Capitol Steps will skewer both sides of aisle at Hillel benefit

When the performers of the Capitol Steps take the stage at the Fox Tucson Theater, there’s a good chance Barack Obama will sing a rock song, Joe Biden will sing a show tune and Chris Christie will dance.

Even Vladimir Putin, shirtless, of course, cannot stay off the stage. He sings “Putin on the Blitz” to the tune of “Putting on the Ritz.” See this spectacle and more when the curtain goes up at 7:30 p.m. on Saturday, Feb. 27. Proceeds benefit the University of Arizona Hillel Foundation.

The troupe is coming loaded for bear. Co-founder Elaina Newport says there is plenty of material to be mined from this year’s election season.
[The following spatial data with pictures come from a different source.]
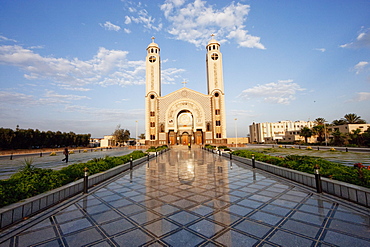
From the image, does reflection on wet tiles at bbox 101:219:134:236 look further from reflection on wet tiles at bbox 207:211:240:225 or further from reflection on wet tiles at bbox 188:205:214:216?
reflection on wet tiles at bbox 207:211:240:225

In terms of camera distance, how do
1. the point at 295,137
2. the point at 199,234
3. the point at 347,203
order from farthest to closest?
the point at 295,137 < the point at 347,203 < the point at 199,234

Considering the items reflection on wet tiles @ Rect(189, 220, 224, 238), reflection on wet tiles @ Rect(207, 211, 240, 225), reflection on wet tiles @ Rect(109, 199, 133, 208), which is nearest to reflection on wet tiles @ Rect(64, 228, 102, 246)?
reflection on wet tiles @ Rect(109, 199, 133, 208)

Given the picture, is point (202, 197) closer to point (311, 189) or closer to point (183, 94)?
point (311, 189)

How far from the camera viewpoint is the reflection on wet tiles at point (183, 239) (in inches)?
119

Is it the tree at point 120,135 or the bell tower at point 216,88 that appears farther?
the tree at point 120,135

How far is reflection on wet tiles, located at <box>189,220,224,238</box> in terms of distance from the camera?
11.0 feet

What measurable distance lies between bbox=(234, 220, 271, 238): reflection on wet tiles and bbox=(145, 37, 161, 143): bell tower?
4384 cm

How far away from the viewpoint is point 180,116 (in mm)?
49344

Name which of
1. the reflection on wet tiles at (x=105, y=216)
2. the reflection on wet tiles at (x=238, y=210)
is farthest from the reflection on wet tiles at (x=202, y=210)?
the reflection on wet tiles at (x=105, y=216)

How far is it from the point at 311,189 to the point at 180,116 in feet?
144

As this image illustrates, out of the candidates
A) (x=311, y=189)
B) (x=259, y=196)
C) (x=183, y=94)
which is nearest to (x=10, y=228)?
(x=259, y=196)

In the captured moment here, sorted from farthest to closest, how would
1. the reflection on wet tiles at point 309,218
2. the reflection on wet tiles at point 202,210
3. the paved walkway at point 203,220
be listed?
the reflection on wet tiles at point 202,210, the reflection on wet tiles at point 309,218, the paved walkway at point 203,220

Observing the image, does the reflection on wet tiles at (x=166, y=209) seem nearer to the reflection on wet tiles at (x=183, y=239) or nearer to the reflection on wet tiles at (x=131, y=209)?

“This is the funniest primary season that we have ever had and we’ve been around for 35 years now,” Newport says. “Right now we have 12 Republican candidates and we’ve got a song about every one of them, except for maybe a guy by the name of Gilmore, but we cover that because we start the show with a song called, ‘76 Unknowns,’ to [the tune of] ‘76 Trombones.’”

Lest audience members feel their candidate is being picked on too much, they only have to wait a few minutes. Someone else will soon be on the hot seat.

“We will take anything in the headlines and I would emphasize we get both sides of the aisle,” Newton says. “We are equal opportunity offenders.”

For a Capitol Steps show a troupe of five stages about 30 skits and this keeps the actors moving.

“The woman who is playing Hillary (Clinton) has to play Nancy Pelosi and Angela Merkel and change her wigs and change her outfits and her accents,” Newport says. “We were once told we have more costume changes than a Cher concert.”

The Capitol Steps have been performing since December of 1981, when the founders were staffers for Sen. Charles Percy and created satire for a Christmas show. Since then they have recorded more than 30 albums and been featured on NBC, CBS, ABC and PBS. They can also be heard twice a year on National Public Radio stations during their “Politics Takes a Holiday” radio specials.

Not all politicians are funny, however.

“Barack Obama, when he first came in he wasn’t super funny,” Newport says. “But he got funnier because he started getting entangled in all these issues like Obamacare and the National Security Agency scandal, so we have a lot of Obama in the show.”

Even old “friends” will make an appearance. “We love Hillary because it gave us a chance to bring back Bill,” Newport says. “We love Jeb because it gave us a chance to bring back George, so we could actually reuse our signs from 1992 if it’s Hillary versus Bush. If it’s Clinton-Bush, we’ve already got all the props.”